Enfin, le premier juge n’a pas caractérisé le préjudice pour la société locataire, étant observé que selon l’expertise de Mme [B] du 02/05/2024, la valeur locative du bien pouvait être estimée à 89.000 euros annuels.
La requérante justifie ainsi de moyens sérieux de réformation.
Sur le risque de conséquences manifestement excessives
Mme [J] a demandé au premier juge d’écarter l’exécution provisoire de droit. Dès lors, elle est recevable à invoquer des éléments antérieurs au jugement attaqué.
En l’espèce, si le bailleur a bien engagé une procédure de paiement de l’augmentation du loyer, cette instance est à l’heure actuelle suspendue, puisque elle a donné lieu à un retrait du rôle. Dès lors, la société Sari ne peut aujourd’hui venir réclamer le remboursement de loyers à Mme [J], puisque elle-même n’a versé aucune somme au titre de l’avenant litigieux.
La demande d’arrêt de l’exécution provisoire prématurée sera déclarée irrecevable.

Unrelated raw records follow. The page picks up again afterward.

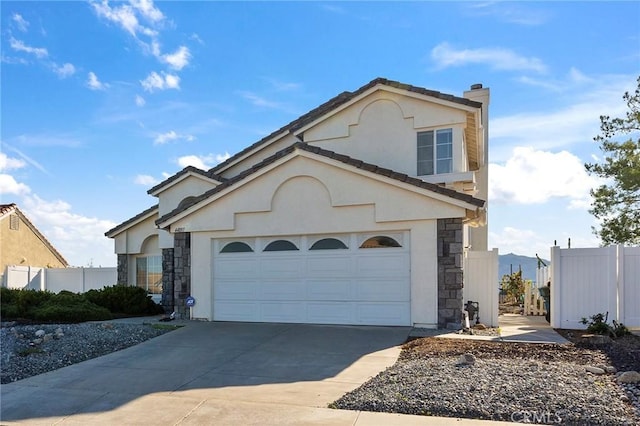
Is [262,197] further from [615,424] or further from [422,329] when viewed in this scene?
[615,424]

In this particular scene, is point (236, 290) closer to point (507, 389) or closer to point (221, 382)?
point (221, 382)

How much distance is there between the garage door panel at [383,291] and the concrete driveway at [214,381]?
84cm

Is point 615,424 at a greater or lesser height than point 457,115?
lesser

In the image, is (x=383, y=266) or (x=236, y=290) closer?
→ (x=383, y=266)

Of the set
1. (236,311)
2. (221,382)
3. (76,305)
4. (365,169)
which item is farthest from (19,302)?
(365,169)

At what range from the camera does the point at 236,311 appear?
13.4 m

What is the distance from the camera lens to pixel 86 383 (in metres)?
7.77

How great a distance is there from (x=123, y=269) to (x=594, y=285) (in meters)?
17.5

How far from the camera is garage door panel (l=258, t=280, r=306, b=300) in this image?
1272 centimetres

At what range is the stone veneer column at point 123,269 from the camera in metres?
20.8

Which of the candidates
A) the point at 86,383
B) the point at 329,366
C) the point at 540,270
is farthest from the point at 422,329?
the point at 540,270

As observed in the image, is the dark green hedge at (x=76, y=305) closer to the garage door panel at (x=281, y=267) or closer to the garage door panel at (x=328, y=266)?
the garage door panel at (x=281, y=267)

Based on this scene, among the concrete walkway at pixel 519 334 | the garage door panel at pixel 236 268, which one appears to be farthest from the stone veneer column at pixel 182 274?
the concrete walkway at pixel 519 334

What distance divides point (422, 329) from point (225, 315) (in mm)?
5423
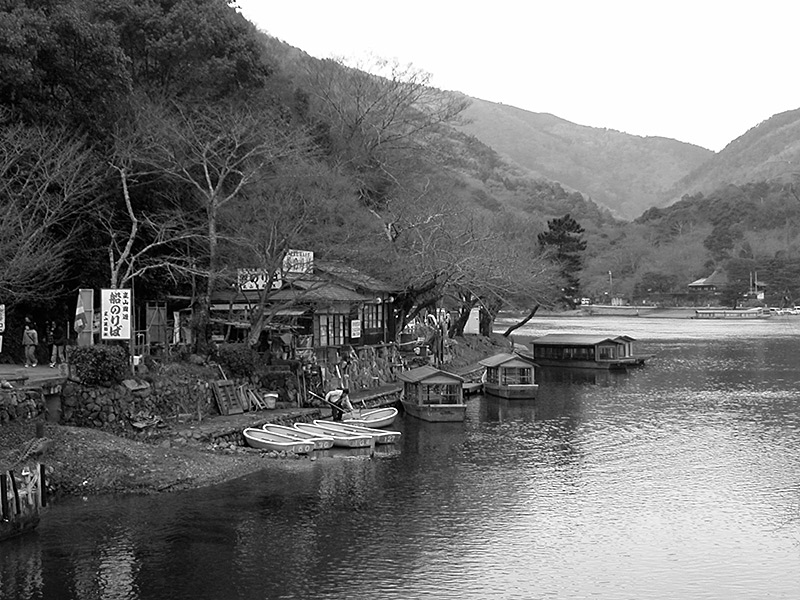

Enfin, au stade du référé, il n’y a pas lieu à application de l’article 700 du code de procédure civile.
PAR CES MOTIFS
Nous, premier président de la cour d’appel de Grenoble, statuant publiquement, par ordonnance contradictoire, mise à disposition au greffe :
Déclarons irrecevable comme prématurée la demande d’arrêt de l’exécution provisoire attachée au jugement du 10/10/2024 du tribunal de commerce de Vienne ;
Disons n’y avoir lieu à application de l’article 700 du code de procédure civile ;
Laissons les dépens à la charge de Mme [J] ;
Et nous avons signé avec le greffier.